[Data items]

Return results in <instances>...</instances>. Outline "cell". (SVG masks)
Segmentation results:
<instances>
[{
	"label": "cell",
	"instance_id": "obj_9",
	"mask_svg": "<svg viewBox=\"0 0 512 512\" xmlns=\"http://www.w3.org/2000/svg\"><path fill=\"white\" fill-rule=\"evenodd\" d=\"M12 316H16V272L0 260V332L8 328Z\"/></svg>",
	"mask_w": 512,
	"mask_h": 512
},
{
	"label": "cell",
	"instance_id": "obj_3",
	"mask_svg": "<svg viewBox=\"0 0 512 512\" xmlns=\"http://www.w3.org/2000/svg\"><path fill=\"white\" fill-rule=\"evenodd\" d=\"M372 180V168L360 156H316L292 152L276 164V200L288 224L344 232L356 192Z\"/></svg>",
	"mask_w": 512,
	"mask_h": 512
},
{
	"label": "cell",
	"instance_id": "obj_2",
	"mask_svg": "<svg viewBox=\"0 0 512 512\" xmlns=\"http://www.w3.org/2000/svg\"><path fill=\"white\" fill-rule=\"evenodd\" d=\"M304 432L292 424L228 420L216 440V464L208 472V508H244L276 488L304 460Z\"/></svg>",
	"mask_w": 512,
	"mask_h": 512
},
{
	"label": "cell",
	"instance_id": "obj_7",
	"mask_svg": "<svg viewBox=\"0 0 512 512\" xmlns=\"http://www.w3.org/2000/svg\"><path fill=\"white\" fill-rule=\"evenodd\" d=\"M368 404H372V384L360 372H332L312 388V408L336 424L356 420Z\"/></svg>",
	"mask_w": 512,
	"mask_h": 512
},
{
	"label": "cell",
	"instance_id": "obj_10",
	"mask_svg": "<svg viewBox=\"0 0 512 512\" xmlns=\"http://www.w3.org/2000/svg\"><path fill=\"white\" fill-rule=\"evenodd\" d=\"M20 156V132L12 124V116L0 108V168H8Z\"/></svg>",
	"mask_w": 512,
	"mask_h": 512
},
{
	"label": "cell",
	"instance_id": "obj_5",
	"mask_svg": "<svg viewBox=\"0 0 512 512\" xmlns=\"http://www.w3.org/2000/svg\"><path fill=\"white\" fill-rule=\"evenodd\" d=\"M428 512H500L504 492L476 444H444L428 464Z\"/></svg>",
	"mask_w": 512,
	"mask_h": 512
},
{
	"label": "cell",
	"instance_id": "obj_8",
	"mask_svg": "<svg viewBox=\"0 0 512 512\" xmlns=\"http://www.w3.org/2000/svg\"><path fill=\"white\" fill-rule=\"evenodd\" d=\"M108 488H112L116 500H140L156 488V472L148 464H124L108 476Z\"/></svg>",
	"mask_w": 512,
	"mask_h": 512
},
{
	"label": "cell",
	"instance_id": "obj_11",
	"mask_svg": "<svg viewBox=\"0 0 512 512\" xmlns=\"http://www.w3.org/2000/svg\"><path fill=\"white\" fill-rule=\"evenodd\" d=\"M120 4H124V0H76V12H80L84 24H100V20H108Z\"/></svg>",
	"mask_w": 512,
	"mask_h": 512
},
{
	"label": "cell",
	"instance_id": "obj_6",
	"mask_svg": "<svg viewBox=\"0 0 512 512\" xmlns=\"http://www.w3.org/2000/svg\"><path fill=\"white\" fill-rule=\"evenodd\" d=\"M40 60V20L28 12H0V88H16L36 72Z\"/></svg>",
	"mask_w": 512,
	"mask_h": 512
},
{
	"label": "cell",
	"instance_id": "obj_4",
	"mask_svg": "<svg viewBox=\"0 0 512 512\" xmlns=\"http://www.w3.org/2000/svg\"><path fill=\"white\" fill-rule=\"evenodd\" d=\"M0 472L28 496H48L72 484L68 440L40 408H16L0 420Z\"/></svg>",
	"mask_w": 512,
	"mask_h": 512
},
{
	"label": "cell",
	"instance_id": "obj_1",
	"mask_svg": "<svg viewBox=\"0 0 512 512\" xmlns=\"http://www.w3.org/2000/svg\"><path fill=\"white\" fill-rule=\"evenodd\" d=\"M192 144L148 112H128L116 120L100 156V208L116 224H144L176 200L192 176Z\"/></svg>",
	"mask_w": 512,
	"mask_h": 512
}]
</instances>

WHAT IS EXPECTED: How many of the lines above contain the string "instances", with case counting? Give only the number.

CORRECT RESULT: 3